# Question for the traditional archery guys.



## Dwight Schrutester (Dec 3, 2007)

A friend of mine gave me this Ben Pearson recurve. I did some research on it and it sounds like it was a decent bow, made in the late 1970's???


































One worry I have is that she said it was stored on one limb sitting against the wall, which I know is not the correct way to store a recurve. The limbs don't appear to be warped, or extremely warped. Is there an archery shop in Utah County that could tell me if it is in a shootable condition? Jake's Archery shop is the only one I can think of. Also, any info you have about this bow would be appreciated.

Thanks


----------



## TEX-O-BOB (Sep 12, 2007)

> Is there an archery shop in Utah County that could tell me if it is in a shootable condition? Jake's Archery shop is the only one I can think of. Also, any info you have about this bow would be appreciated.
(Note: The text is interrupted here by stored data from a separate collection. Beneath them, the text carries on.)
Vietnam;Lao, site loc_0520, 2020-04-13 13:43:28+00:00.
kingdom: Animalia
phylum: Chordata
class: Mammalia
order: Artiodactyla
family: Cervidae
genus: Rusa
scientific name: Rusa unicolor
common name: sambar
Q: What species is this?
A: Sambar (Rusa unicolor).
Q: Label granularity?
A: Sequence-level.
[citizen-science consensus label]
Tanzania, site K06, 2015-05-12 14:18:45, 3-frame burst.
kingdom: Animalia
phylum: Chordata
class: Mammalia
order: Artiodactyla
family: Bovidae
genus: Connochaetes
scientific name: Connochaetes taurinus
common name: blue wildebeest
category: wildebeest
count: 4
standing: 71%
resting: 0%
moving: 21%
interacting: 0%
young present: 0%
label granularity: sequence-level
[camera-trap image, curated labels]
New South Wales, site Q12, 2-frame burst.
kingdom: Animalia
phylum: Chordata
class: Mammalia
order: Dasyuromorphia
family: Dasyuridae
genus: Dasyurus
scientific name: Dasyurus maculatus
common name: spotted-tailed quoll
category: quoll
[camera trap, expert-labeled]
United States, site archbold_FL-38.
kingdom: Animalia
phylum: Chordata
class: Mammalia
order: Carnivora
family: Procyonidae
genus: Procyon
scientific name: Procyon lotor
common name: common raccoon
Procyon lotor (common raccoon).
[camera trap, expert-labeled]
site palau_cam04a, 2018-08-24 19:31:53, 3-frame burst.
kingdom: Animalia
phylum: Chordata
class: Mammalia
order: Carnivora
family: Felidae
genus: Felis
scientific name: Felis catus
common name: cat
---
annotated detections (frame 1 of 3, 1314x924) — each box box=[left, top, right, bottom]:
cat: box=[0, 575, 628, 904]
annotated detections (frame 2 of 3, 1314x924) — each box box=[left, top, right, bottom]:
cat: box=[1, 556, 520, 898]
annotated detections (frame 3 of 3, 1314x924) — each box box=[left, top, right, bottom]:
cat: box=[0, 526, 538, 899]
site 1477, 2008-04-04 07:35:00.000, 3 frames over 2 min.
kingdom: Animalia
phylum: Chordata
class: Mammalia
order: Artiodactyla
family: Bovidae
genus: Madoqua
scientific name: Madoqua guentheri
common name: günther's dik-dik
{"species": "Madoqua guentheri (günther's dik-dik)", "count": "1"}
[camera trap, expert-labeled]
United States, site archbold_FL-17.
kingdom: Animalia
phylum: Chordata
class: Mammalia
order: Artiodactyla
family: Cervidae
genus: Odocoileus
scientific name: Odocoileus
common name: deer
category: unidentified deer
Back in the day those were great bows, still are... Recurves tend to hold their value. Another unique thing is it will still shoot just as good today as it did 30 years ago. Ever see anyone shooting a 30 year old compound? :lol:

Jakes is probably the ONLY shop in this state you could take that bow to and have any one even know what it is... Jake's been around a long time and they have a decent supply of trad stuff there. If the limbs aren't warped or twisted it's probably in good shape. Put a string on it and shoot it. Stay away from fast flight as those older bows were not made to handle it. Get a Flemish String made in Dacron only. (DO NOT BUY A LOOP STRING! FLEMISH ONLY!) If Jakes doesn't have a Flemish style string, order it from http://www.3Riversarchery.com Place the nock point about 1/2 inch above center shot to start, and set the brace hight (distance from throat of grip to string) around 8 inches. You do this by twisting or un-twisting the string. Real technical stuff I know! 

Careful, you'll get addicted... :twisted:


----------



## Dwight Schrutester (Dec 3, 2007)

Thanks Tex. I am excited to shoot it. Hopefully a 45# pull isn't too light.


----------



## rdoggsilva (Apr 6, 2011)

Salt Lake Archery in Sugarhouse carries recurves and longbows along with Trad supplies. They would be a good place to take it. I still have the first bow I bought back in 1967, a Person Hunter. I still shot and hunt with it. Now I use the endless string on it and also on my other recurves, nothing wrong with them. You will enjoy shooting it and they do become addictive. Once you set the brace height and nock point for the arrows you choose that is all the tuning on the bow you have to do. Arrows are another story. As for myself I have never shoot a compound in over 45 years of shooting a bow, that is how much I enjoy recurves. No 45# is not to light with the right setup it will pass through a deer and with the right broadhead and at close range (25 yds or less ) will take a elk. I know all my hunting bows are 45#.


----------



## longbow (Mar 31, 2009)

I'll tell you what, PM me with the string/bow length and I'll whip you up a couple flemish twist bowstrings free of charge. What colors do you want? Black, brown, white, blue, yellow, red or a combo of each? I'll serve them and buffer the loops if you want.


----------



## TEX-O-BOB (Sep 12, 2007)

Dwight Schrutester said:


> Thanks Tex. I am excited to shoot it. Hopefully a 45# pull isn't too light.


Na. I've whacked several deer with my 45# bow now and shot through half of em.


----------